MATERIAL FOR THIS EXERCISE:
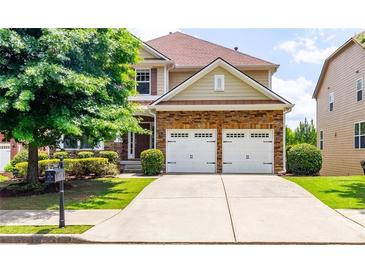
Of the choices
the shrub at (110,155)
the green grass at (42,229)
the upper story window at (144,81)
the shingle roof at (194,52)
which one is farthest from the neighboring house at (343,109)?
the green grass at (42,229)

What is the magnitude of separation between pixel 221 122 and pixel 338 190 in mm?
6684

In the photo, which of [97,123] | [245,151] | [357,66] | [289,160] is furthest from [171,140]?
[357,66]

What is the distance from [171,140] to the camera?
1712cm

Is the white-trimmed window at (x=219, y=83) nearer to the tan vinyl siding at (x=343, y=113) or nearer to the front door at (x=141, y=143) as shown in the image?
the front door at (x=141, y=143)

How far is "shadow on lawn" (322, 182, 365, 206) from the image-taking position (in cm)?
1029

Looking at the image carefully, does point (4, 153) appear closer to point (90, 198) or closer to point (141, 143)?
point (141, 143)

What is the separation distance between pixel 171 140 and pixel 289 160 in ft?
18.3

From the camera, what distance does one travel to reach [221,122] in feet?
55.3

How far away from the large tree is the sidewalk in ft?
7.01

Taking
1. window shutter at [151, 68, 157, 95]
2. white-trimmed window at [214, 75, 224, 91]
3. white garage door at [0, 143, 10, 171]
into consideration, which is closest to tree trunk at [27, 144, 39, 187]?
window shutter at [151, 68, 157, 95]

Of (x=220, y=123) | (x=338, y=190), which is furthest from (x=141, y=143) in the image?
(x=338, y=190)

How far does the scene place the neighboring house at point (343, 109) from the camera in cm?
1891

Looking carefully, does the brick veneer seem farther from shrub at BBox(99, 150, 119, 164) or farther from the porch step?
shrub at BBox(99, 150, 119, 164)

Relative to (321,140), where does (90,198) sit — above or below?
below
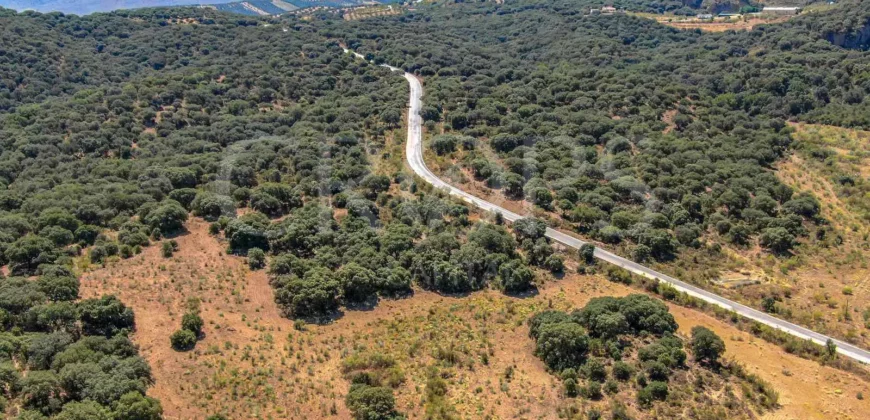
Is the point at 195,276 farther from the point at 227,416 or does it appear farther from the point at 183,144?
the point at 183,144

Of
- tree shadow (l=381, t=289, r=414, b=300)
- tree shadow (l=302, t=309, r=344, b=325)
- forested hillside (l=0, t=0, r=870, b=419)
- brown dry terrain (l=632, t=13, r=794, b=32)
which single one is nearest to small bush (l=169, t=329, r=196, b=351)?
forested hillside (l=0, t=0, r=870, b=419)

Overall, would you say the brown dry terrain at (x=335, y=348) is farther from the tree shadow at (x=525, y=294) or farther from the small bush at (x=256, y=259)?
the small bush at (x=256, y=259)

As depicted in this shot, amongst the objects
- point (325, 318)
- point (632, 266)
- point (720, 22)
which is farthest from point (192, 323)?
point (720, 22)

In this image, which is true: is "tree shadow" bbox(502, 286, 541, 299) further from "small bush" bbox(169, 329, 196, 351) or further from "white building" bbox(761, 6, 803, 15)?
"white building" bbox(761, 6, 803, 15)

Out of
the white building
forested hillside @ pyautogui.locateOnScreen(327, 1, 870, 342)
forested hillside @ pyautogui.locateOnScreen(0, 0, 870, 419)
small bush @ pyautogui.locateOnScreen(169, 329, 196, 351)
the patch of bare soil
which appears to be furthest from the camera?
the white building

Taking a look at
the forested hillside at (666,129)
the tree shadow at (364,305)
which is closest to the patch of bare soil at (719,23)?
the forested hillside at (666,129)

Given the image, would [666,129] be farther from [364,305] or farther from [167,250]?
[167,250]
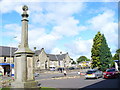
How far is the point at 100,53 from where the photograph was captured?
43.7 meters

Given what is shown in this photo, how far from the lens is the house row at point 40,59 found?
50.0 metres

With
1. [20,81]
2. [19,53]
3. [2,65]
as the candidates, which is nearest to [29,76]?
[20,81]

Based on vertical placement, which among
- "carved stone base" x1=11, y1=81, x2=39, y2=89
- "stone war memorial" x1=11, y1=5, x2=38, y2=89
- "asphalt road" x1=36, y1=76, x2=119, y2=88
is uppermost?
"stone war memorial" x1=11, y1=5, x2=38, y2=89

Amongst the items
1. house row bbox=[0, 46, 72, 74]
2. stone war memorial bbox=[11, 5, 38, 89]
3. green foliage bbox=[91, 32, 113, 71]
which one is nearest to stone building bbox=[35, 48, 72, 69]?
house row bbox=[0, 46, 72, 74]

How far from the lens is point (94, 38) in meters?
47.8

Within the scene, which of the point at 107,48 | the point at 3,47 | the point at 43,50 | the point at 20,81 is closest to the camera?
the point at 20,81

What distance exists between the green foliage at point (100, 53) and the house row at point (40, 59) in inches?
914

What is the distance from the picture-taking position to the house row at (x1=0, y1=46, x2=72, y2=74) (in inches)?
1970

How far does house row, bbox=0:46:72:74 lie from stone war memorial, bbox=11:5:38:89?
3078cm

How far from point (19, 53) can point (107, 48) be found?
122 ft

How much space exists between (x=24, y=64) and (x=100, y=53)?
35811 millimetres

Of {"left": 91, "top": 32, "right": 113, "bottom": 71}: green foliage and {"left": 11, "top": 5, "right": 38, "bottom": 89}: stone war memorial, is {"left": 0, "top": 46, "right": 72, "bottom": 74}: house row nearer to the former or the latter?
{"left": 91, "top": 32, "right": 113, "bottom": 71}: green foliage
* * *
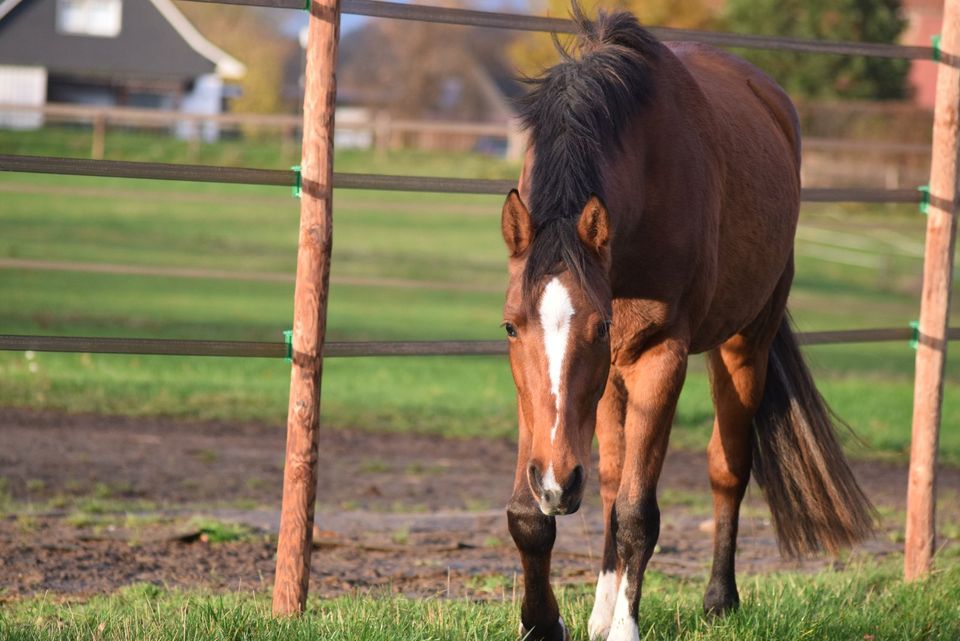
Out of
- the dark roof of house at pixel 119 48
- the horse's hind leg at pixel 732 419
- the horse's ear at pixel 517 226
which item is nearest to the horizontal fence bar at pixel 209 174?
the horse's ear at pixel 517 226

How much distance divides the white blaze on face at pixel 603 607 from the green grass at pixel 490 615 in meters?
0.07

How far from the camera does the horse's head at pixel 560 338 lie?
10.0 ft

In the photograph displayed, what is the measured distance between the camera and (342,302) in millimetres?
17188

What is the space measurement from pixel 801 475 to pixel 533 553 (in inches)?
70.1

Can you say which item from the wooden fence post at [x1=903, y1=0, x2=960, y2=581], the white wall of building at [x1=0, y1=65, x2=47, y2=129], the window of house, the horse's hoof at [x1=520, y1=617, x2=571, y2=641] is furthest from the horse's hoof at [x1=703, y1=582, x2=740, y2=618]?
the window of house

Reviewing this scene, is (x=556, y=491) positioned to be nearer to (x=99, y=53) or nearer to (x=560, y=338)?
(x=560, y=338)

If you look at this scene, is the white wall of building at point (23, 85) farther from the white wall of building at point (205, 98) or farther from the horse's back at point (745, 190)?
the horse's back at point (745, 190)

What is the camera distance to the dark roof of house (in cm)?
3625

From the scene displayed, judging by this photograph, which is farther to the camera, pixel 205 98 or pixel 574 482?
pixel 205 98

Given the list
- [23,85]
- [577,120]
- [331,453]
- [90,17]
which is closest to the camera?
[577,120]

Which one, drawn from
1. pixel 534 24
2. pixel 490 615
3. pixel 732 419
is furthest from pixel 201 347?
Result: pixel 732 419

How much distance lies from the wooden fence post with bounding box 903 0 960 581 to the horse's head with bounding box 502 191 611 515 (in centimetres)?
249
...
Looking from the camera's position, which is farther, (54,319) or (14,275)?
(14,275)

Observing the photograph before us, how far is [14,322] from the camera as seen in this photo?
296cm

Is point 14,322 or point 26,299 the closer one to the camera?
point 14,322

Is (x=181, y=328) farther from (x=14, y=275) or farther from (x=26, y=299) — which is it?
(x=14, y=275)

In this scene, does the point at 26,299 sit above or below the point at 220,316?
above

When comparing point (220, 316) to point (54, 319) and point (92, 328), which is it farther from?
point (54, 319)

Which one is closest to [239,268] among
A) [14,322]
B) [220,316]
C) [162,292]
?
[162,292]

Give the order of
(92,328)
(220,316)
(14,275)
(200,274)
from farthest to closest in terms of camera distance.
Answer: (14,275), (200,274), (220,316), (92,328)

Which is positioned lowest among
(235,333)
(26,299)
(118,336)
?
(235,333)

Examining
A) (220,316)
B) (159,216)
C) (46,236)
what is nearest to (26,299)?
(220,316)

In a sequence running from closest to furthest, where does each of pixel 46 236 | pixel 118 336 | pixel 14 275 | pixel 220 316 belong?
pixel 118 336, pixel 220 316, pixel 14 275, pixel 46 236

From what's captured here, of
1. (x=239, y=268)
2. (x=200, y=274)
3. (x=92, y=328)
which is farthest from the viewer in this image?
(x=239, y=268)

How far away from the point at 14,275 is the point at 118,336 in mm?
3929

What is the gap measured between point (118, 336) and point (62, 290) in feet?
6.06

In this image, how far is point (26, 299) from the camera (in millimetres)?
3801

EXERCISE DIRECTIONS:
Reproduce, with no changes, the lines above from the line containing "How much space" up to and including the line containing "35811 millimetres".

WRITTEN ANSWER:
How much space exists between (x=24, y=64) and (x=100, y=53)?
35811 millimetres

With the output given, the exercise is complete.